303. But it may be easily imagined how pleasantly, to persons thus subdued in self-estimation, the hope presents itself which is involved in the Darwinian theory, that their pools themselves may be capable of indefinite extension, and their natures of indefinite development—the hope that our descendants may one day be ashamed of us, and debate the question of their parentage with astonishment and disgust.

And it seems to me that the aim of elementary metaphysical study might henceforth become more practical than that of any other science. For in hitherto taking little cognizance of the limitation of thought by the structure of the body, we have surely also lost sight of the power of certain modes of thought over the processes of that structure. Taking, for instance, the emotion of anger, of which the cephalopoda are indeed as capable as we are, but inferior to us in being unable to decide whether they do well to be angry or not, I do not think the chemical effect of that emotion on the particles of the blood, in decomposing and otherwise paralyzing or debilitating them, has been sufficiently examined, nor the actual quantity of nervous energy which a fit of anger of given violence withdraws from the body and restores to space, neither the correlative power of volition in restraining the passion, or in directing the choice of salutary thought, as of salutary herbs on streams.
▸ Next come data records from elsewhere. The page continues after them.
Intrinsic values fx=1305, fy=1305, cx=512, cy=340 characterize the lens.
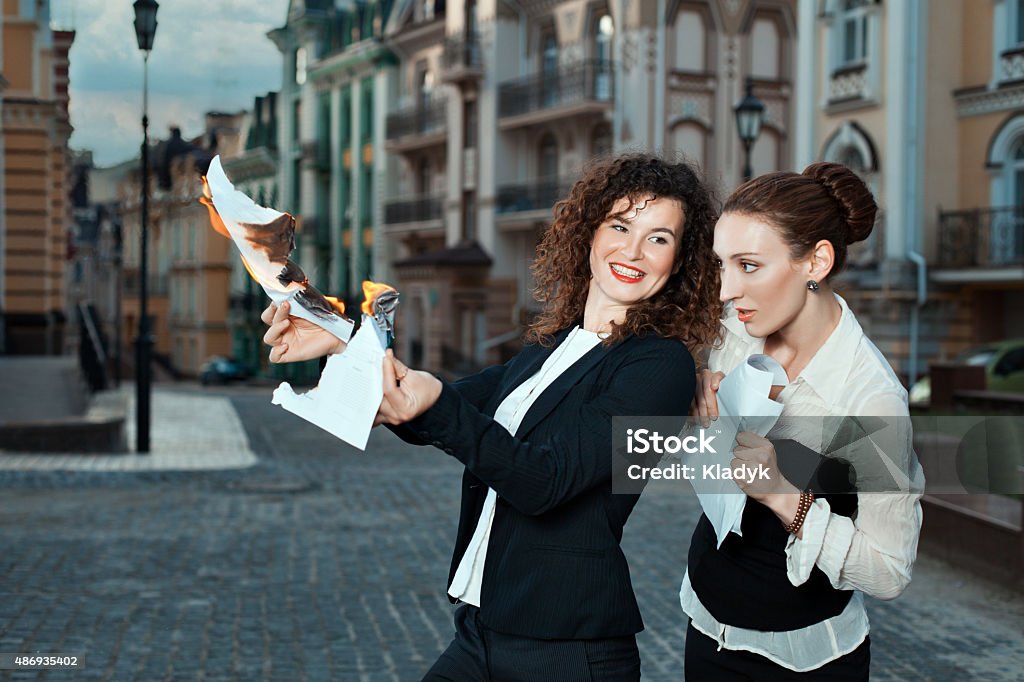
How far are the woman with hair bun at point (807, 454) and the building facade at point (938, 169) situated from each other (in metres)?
22.1

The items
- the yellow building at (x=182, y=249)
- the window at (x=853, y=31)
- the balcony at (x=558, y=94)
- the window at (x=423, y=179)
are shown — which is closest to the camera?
the yellow building at (x=182, y=249)

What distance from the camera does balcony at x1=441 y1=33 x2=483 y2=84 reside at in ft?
125

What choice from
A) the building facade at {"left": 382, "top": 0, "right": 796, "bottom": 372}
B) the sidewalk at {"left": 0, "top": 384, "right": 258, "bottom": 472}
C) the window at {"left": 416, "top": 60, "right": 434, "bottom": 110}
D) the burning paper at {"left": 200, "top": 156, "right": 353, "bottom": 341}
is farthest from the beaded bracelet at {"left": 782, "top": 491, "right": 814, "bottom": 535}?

And even we painters, who dare not call ourselves capable of thought, are capable of choice in more or less salutary vision. In the degree in which we lose such power of choice in vision, so that the spectral phenomena which are the materials of our industry present themselves under forms beyond our control, we become insane; and although for all our best work a certain degree of this insanity is necessary, and the first occurring conceptions are uncommanded, as in dreams, we have, when in health, always instantaneous power of accepting some, refusing others, perfecting the outlines and colors of those we wish to keep, and arranging them in such relations as we choose.

304. And unquestionably the forms of the body which painters instinctively recognize as best, and call "beautiful," are so far under the command of the plastic force of voluntary thought, that the original and future authority of such a plastic force over the whole of creation cannot but seem to painters a direct, though not a certain influence; and they would at once give their adherence to the statement made many years since in his opening lectures in Oxford by the present Regius Professor of Medicine (as far as I can recollect approximately, in these terms)—that "it is quite as logical, and far more easy, to conceive of original anima as adapting itself to forms of substance, than of original substance as adapting to itself modes of mind."